While these events generate media coverage in Israel, the coverage within the English speaking Israeli and Jewish media is negligible (though TOI did run a couple of articles). What receives no coverage at all are the board meetings of KKL in which enormous decisions are made on behalf of the Israeli tax payer and foreign Jewish contributors. Bearing in mind KKL’s formation as a body to buy land in Israel using the funds of diaspora Jewry, it’s wrong and unsatisfactory that decisions are being made on behalf of the Jewish people under the cloak of secrecy and behind closed doors, and thus from hereon in I will be openly publishing, in English, the internal decisions and happenings of KKL (and the other Zionist institutions) as and when they happen. I’ll explain the decisions I made and the way I voted, as well as giving a context and explanation about internal goings on and decisions being made by the leadership.

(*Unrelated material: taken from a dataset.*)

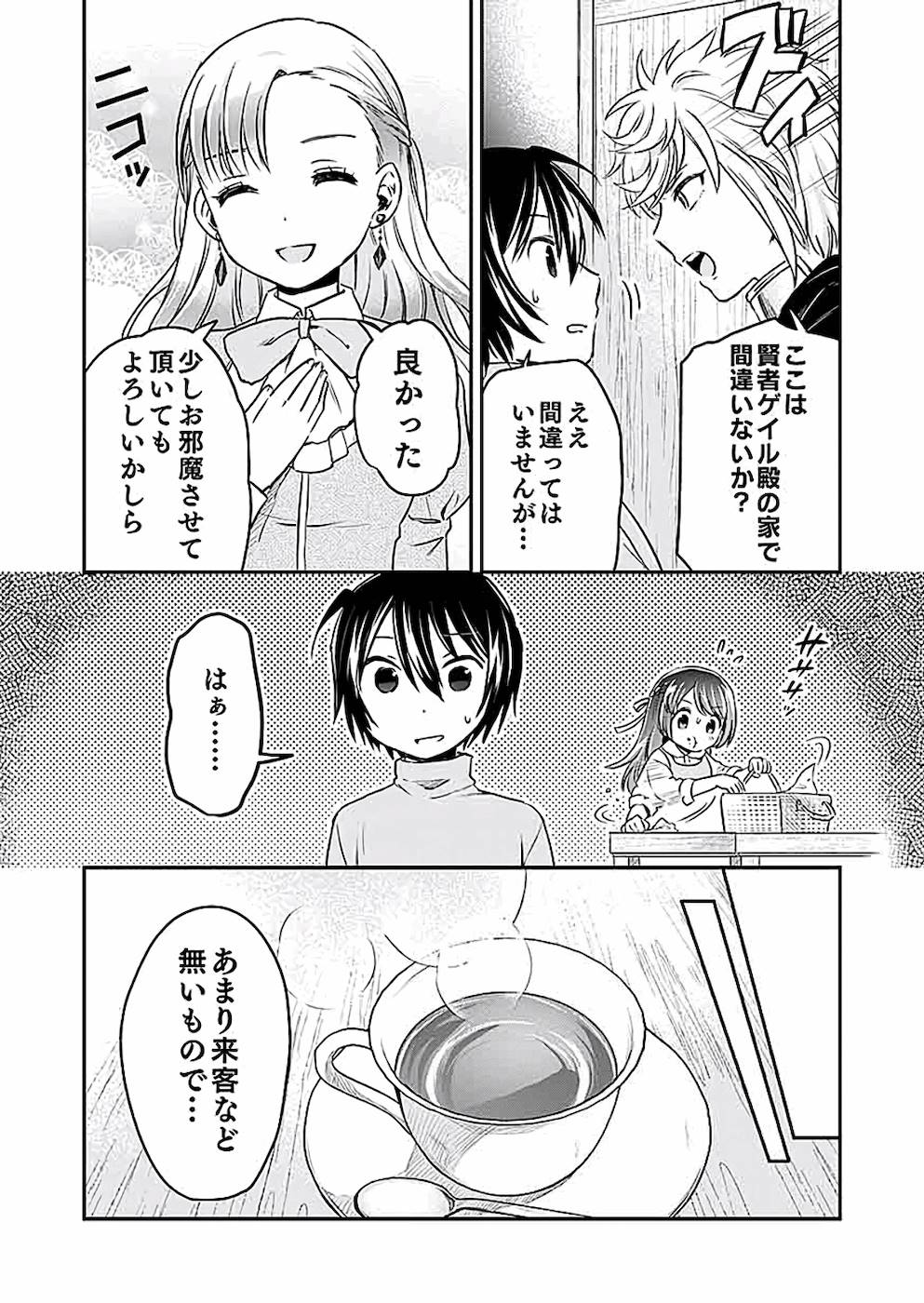 白のネクロマンサー~死霊王への道~ 第5話 - Page 20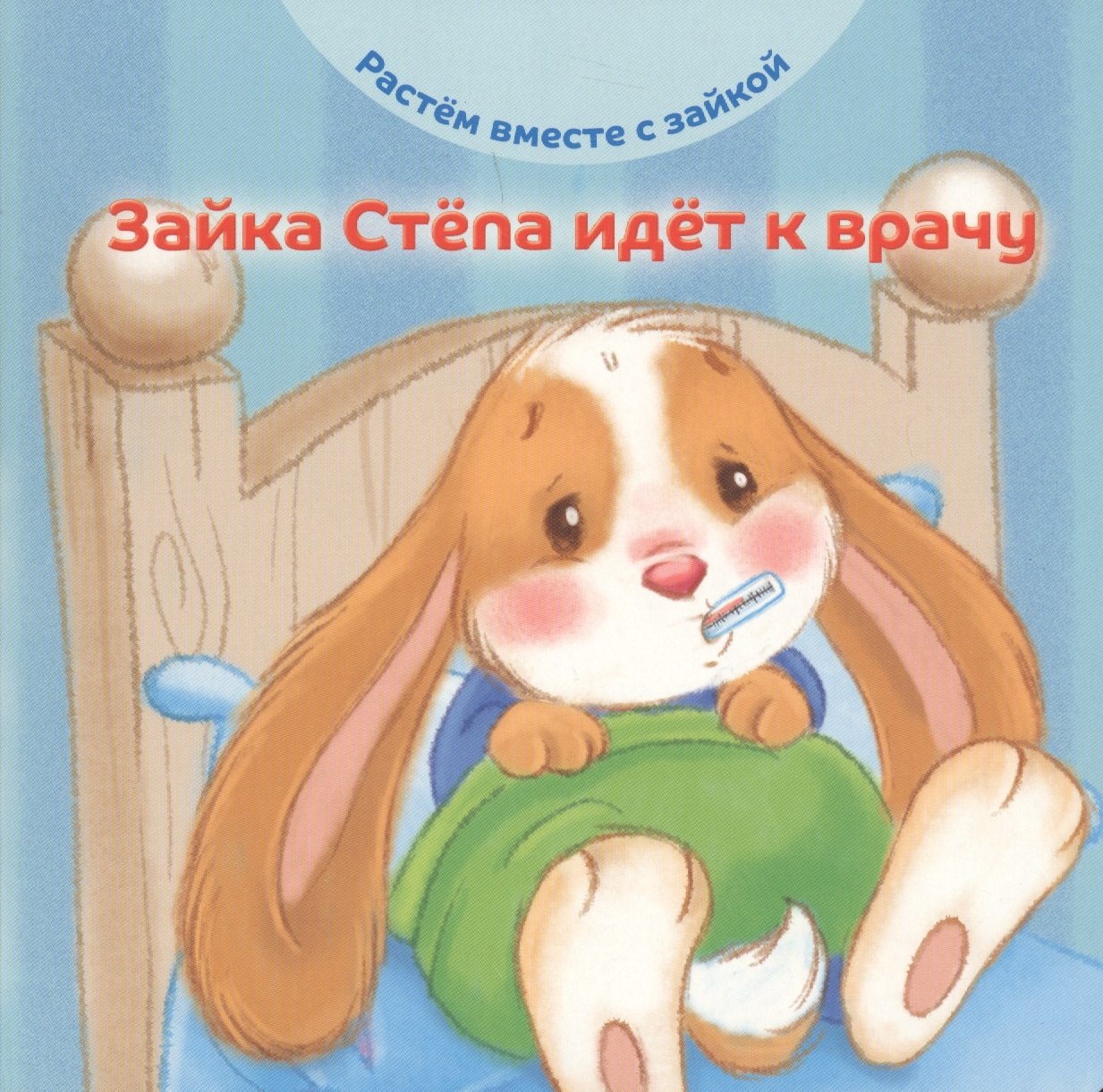 Зайка Степа идет к врачу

Creditably, Daniel Atar has already agreed to greater transparency going forward, including in negotiations with the Attorney General and Government. Board meetings should be the same, and nothing taking place with public funds should be secret.

The first board meeting

To that end, the first board meeting of KKL focused on two major issues;

1. The election of the Chairpersons, co-Chairpersons and vice-chairpersons from within the board, and; 2. Two budgetary issues affirming support to the WZO for around $31m.

The first issue was a vote for the senior positions, but as with the previous elections, it wasn’t really an election (you’re probably getting the drift). Board members were expected to vote along the lines of the prior negotiations. The voting went 36-1 in which the only vote against approving the nominations came from the representative of Yesh Atid, Naama Shultz. From my own perspective, it was a difficult decision and I consulted with my faction before ultimately deciding not to dissent. Though we had deep reservations about the system, political differences with some of those seven positions, and a grave disappointment that every single position was taken by a man, our decision was made on two principles:

1. That we participated in the process of which the board was selected and we considered it to be hypocritical to have refrained from taking a stand before the election while symbolically voting against it immediately after. We will bring the issue of electoral reform to the table over this term (it will be defeated).

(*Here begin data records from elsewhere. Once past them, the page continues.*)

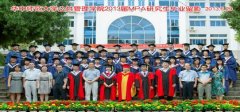 廣東MBA/MPA調(diào)劑考生，知道你的分數(shù)怎么來的嗎？
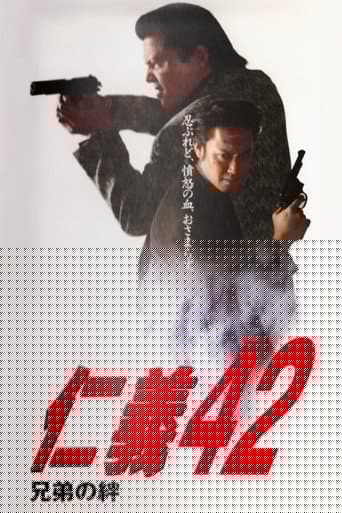 仁義４２ 兄弟の絆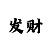 一分快3回本计划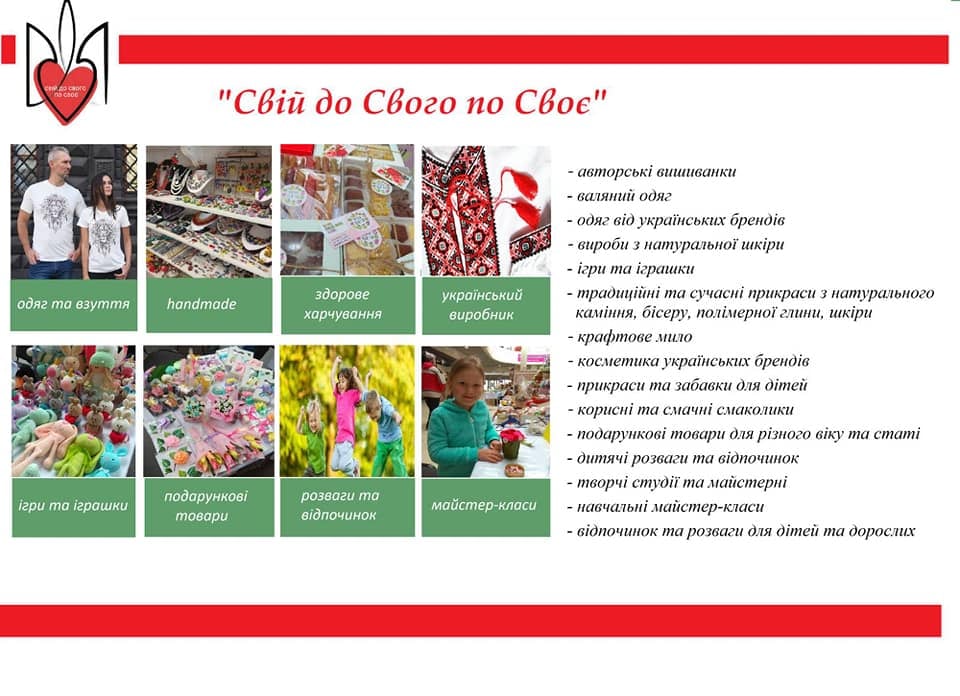 Травневий фест у Парку культури : фото 1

2. That for better or worse, these would be leaders of KKL for the next five years and they deserve the benefit of the doubt and our support at the outset. Though whether increased transparency will happen remains to be seen, we wanted to vote in a way that assumes good intention until proven otherwise. Although we don’t agree with every one of those elected (which would be impossible as they came from different platforms), we recognised that among them were distinguished and accomplished leaders.

The second vote was split into two separate budgetary requests from the World Zionist Organization totalling $31m. This vote finished 35-2 with myself and Yesh Atid being the only two dissenters. I’m disappointed at the manner in which this decision was taken with extremely limited information available, concerning a significant amount of public money. This being Chairman Atar’s first meeting, he did note that in the future this lack of information would not be repeated, however I did not see sufficient urgency to pass this amount onto the WZO without more information. I’ll further note that the WZO is from my experience an extremely poorly run organization, lacking in efficiency, with massive top heavy expenditure and limited value for money, and it would take exceptional circumstances for me to vote in favour or any transfer of funds to the organization over this term.

Moving forward

So while the direction this leadership will take remains to be seen, I can state one certainty at this early stage:

Seven out of 37 elected board members were women. This is completely unacceptable and I will push for better inclusion in subsequent elections, and will request that my seat is filled by a woman at the end of my term. Apart from that I will continue supporting increased transparency and openness within KKL as well as the continuation of the incredible projects the organisation continues to fulfil on behalf of the Jewish people and all citizens of the State of Israel.